INTRODUITE PAR LE DR JOHNSTONE DANS LES ANNÉES 1850, CETTE CULTURE A PERSISTÉ JUSQU’À CE QUE LE CEP CHANGE LA DONNE ET INCITE LES PLANTEURS À TOUT DÉFRICHER. QUELQUES RARES ARBRES ONT ÉCHAPPÉ À L’ÉRADICATION, DÉVELOPPANT AU PASSAGE DES QUALITÉS UNIQUES. DES QUALITÉS QUE MORGANE RICHARD, PASSIONNÉE DE CHOCOLAT, A EU ENVIE DE FAIRE CONNAÎTRE AU MONDE…

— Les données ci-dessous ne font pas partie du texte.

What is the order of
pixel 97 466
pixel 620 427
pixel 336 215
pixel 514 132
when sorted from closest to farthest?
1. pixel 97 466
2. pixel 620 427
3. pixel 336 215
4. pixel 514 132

Depuis bien longtemps en Polynésie, le cacaoyer n’était donc plus qu’un arbre ornemental, dont on ne savait plus que faire des cabosses et qui n’intéressait plus personne. Même si le Territoire n’avait jamais été à proprement parler un grand producteur de cacao, un savoir-faire s’était totalement perdu en quelques générations. Jusqu’à ce qu’une jeune femme, Morgane Richard, née à Suresnes dans les Yvelines en 1988, ne décide de se pencher sur la question… Mais il faut dire que son parcours l’y avait tout entier prédestinée. Morgane a en effet vécu en Polynésie durant plusieurs années pendant sa petite enfance, arrivée à 5 ans avec ses parents pour la quitter à 12 afin de poursuivre sa scolarité. Revenue pour la première fois depuis 20 ans en octobre 2018 afin d’y retrouver sa demi-sœur à l’occasion d’un court séjour, la jeune femme, devenue entre-temps une spécialiste du chocolat (voir encadré sur son cursus), rêve depuis toujours de parvenir à faire le lien entre Tahiti et sa passion professionnelle. À peine arrivée, Morgane loue une voiture pour faire le tour de l’île et trouver des cabosses. Elle écume les vallées, déniche de vieux cacaoyers plantés par les grands-parents des propriétaires actuels et achète 200 kilos de cabosses avant de se lancer dans leur fermentation et leur séchage pour pouvoir amener les fèves en France. Elle réalise un batch de cacao à 70 % avec des petites machines ramenées du Vietnam pour des essais… et l’opération est très vite concluante.
Un retour aux sources
Pour celle qui vit comme la consécration de sa carrière le fait d’aider la Polynésie à redevenir un pays producteur en y relançant la production de cacao, les dés sont jetés dès la mi-novembre 2018 : dossier pour estimer la production en poche, Morgane prévoit comme une évidence son retour en Polynésie installation dès le mois de janvier suivant. À peine débarquée, la jeune femme se lance cette fois dans un tour de la Polynésie qui l’emmènera aux Marquises, à Raiatea, à Taha’a, à Huahine et à Moorea afin d’achever de prouver qu’il y a eu partout du chocolat ici… et de convaincre que tout peut renaître, en mieux. Ces expéditions, qui prennent la forme de véritables trecks dans la jungle, lui permettent ainsi de rencontrer des personnes incroyables, qui ne tardent pas à la soutenir dans son projet fou. Conquise par les qualités rares du chocolat made in Fenua, qui offre comme la vanille ou le vin des qualités organoleptiques uniques apportées par son terroir (le chocolat tahitien présente des saveurs de pain grillé et de fruits secs caramélisés selon la spécialiste), la jeune femme persuade très rapidement des propriétaires de cacaoyers locaux de travailler avec elle tout en faisant déjà découvrir cette production à l’extérieur, à ses professeurs, ses mentors et amis chefs, surpris par le « caractère subtil, à la fois doux et fort, le caractère de guerrier à l’image de la Polynésie » de son produit.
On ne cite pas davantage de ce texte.